0

So I am trying to use Xpath to import information from the site into a google spreadsheet and I am struggling a little with <div>.

<div class="value-display__value">
<div title="" data-html-title="">
#295
</div>
</div>

The idea is to import '#295', and here is my code.

IMPORTXML($C2,"//div[@class='value-display__value']//div/text()")

google sheets seems to import empty content instead of 295

Tanaike
  • 181,128
  • 11
  • 97
  • 165
  • @Calculuswhiz yeah sorry its for the easier filling of the table. the URL is https://osu.ppy.sh/users/4504101/osu . I have figured out how to import the username although I struggle with ranking and former username ty – Alex Niremov Sep 07 '20 at 07:10
  • Does this answer your question? [Google Sheets importXML Returns Empty Value](https://stackoverflow.com/questions/61470783/google-sheets-importxml-returns-empty-value) – Rafa Guillermo Sep 07 '20 at 13:32

1 Answers1

1

It looks like the ranking number is populated at runtime, so you can't just use ImportXML() alone.
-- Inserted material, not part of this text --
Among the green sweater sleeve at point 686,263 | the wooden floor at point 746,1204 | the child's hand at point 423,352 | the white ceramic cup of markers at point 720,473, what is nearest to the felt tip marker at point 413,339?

The page also makes no XHR's after loading, which tells me that the data is somewhere on the page already. This gives you two options:

  1. Request an API key and use the get_user API. More info here and on their wiki. They say that their API is going to be going to v2 soon, though, so watch out for that if you want a long-term solution.

  2. Scrape the static HTML file for the right data, since that's where the data resides. I'm assuming you're after the player's rank, so we can do this in two stages:

    1. This scrapes the URL you gave in the comments. I found the ranking data in a script tag with id json-user, so I used.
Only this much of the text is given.